Il simbolo stesso dell’Antartide è sempre più vicino al collasso. Il pinguino imperatore (Aptenodytes forsteri) è stato riclassificato dalla IUCN (Unione Internazionale per la Conservazione della Natura) con un doppio salto nella Lista Rossa: da “Quasi Minacciato” a “In Pericolo”. Una decisione basata su dati allarmanti che indicano come la popolazione potrebbe dimezzarsi entro il 2080.
Dietro questo declino c’è un responsabile preciso: la crisi climatica. Il cambiamento delle condizioni del ghiaccio marino antartico sta distruggendo l’habitat di una specie che dipende completamente da esso per sopravvivere. Per circa nove mesi l’anno, i pinguini imperatore vivono sul cosiddetto “fast ice”, il ghiaccio stabile collegato alla terra o alle piattaforme glaciali, dove si riproducono, depongono le uova e allevano i piccoli.

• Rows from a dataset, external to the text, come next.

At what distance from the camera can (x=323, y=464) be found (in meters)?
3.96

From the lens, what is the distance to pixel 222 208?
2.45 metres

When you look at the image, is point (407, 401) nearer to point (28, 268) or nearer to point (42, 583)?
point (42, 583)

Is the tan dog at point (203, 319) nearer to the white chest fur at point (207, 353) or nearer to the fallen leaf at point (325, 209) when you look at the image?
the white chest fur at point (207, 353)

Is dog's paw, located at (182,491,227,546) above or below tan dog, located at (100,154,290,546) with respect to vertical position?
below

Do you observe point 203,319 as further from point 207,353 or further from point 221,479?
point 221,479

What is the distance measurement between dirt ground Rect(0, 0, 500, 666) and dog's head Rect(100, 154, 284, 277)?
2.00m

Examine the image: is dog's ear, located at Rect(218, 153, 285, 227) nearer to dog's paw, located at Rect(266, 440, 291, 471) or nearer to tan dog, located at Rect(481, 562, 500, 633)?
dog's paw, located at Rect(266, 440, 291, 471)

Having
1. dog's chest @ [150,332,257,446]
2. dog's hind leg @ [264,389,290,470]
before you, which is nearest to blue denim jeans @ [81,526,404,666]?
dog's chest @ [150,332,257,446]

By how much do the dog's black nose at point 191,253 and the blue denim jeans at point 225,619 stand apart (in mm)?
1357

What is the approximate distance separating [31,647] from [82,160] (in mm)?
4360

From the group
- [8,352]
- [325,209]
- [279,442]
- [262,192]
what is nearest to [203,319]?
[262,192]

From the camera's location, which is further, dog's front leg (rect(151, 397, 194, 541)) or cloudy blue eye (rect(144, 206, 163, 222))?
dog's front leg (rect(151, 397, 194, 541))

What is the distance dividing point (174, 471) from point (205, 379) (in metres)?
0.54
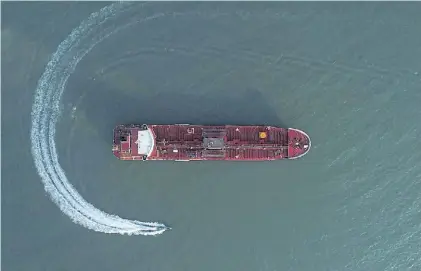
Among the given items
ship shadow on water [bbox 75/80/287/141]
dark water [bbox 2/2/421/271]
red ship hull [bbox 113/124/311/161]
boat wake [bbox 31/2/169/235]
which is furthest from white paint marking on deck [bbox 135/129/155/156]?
boat wake [bbox 31/2/169/235]

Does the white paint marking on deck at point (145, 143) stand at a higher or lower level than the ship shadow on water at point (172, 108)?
lower

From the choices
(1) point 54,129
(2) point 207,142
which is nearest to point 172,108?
(2) point 207,142

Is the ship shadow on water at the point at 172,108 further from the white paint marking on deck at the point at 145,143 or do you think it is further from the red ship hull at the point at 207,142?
the white paint marking on deck at the point at 145,143

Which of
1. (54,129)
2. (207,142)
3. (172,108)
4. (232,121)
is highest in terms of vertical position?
(172,108)

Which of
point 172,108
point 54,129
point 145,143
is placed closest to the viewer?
point 145,143

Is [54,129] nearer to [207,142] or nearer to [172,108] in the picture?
[172,108]

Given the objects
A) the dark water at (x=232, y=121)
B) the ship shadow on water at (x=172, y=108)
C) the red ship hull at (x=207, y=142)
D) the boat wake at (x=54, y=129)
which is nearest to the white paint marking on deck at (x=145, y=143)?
the red ship hull at (x=207, y=142)
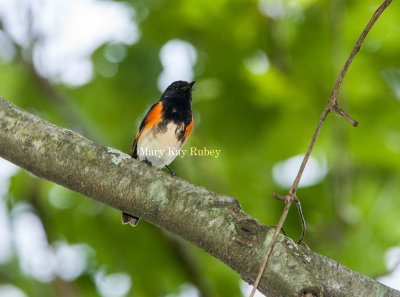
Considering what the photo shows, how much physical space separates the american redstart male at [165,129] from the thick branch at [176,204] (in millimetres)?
2053

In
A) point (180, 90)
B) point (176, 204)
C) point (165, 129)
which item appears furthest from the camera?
point (180, 90)

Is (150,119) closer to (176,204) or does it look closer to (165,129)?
(165,129)

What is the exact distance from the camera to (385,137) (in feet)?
13.7

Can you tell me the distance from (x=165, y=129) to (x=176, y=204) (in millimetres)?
2248

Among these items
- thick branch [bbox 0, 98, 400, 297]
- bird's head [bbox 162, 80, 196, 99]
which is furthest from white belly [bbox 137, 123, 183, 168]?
thick branch [bbox 0, 98, 400, 297]

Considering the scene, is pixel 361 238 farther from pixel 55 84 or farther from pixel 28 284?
pixel 28 284

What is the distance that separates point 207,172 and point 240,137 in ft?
→ 1.55

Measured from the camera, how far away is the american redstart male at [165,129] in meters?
4.41

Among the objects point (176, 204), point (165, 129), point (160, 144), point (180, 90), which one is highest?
point (180, 90)

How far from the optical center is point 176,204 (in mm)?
2215

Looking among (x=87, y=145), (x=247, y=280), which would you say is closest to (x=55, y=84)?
(x=87, y=145)

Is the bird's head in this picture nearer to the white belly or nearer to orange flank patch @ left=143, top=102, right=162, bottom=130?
orange flank patch @ left=143, top=102, right=162, bottom=130

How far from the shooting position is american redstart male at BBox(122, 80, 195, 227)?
4.41 m

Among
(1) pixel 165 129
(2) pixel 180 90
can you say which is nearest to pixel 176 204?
(1) pixel 165 129
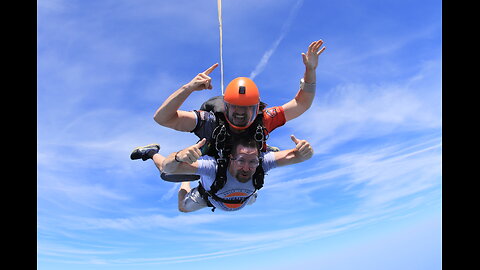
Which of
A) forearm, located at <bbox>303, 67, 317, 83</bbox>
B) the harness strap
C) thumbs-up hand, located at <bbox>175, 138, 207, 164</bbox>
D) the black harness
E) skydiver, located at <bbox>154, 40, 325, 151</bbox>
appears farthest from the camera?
the harness strap

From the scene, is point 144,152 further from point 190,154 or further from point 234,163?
point 190,154

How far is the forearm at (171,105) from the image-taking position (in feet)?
13.5

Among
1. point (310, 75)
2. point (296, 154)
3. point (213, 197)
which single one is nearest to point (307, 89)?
point (310, 75)

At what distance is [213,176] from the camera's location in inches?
180

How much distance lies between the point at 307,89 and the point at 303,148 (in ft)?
3.29

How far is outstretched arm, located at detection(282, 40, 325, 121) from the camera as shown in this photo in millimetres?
4730

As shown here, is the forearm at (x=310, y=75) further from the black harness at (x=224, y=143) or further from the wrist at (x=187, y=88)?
the wrist at (x=187, y=88)


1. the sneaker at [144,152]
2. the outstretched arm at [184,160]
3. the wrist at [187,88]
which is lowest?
the outstretched arm at [184,160]

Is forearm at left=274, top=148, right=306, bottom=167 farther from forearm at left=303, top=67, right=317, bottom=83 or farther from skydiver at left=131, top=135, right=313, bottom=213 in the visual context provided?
forearm at left=303, top=67, right=317, bottom=83

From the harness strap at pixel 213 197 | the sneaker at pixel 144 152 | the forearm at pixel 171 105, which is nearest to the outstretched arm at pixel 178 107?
the forearm at pixel 171 105

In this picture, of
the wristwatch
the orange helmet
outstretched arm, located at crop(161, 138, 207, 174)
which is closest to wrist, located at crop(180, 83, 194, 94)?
the orange helmet

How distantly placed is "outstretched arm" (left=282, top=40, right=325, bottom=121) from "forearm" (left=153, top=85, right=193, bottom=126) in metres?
1.49

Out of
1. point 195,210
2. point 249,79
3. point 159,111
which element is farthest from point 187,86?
Result: point 195,210

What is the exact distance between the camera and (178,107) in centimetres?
425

Dal 2016, però, qualcosa è cambiato drasticamente: l’estensione e la durata del ghiaccio marino sono crollate. Le conseguenze sono devastanti. In diverse colonie, la rottura precoce del ghiaccio ha causato fallimenti riproduttivi su larga scala. Nel 2022, quattro dei cinque siti di riproduzione nel Mare di Bellingshausen sono collassati: migliaia di pulcini, ancora privi di piume impermeabili, sono morti probabilmente per congelamento o annegamento.
I numeri confermano la crisi: oggi si stimano circa 595.000 esemplari adulti, ma già tra il 2009 e il 2018 la popolazione era diminuita di quasi il 10%. Ancora più drammatico il dato recente: tra il 2018 e il 2023 si registra un calo del 22% nell’Antartide occidentale.
A rendere il quadro ancora più critico sono anche i risultati di uno studio del British Antarctic Survey (BAS), sostenuto dal WWF, che evidenzia la vulnerabilità degli adulti durante la muta annuale. La rottura anticipata del ghiaccio tra gennaio e marzo costringe i pinguini a concentrarsi in spazi sempre più ridotti, aumentando il rischio di cadere in acqua prima che le nuove piume impermeabili siano pronte.
Il monitoraggio satellitare ad altissima risoluzione portato avanti dal WWF dal 2013 ha contribuito in modo decisivo alla riclassificazione della specie, confermando un trend sempre più preoccupante. La stessa IUCN, composta da oltre 1.400 organizzazioni e circa 17.000 esperti, rappresenta la principale autorità globale sullo stato di conservazione della biodiversità.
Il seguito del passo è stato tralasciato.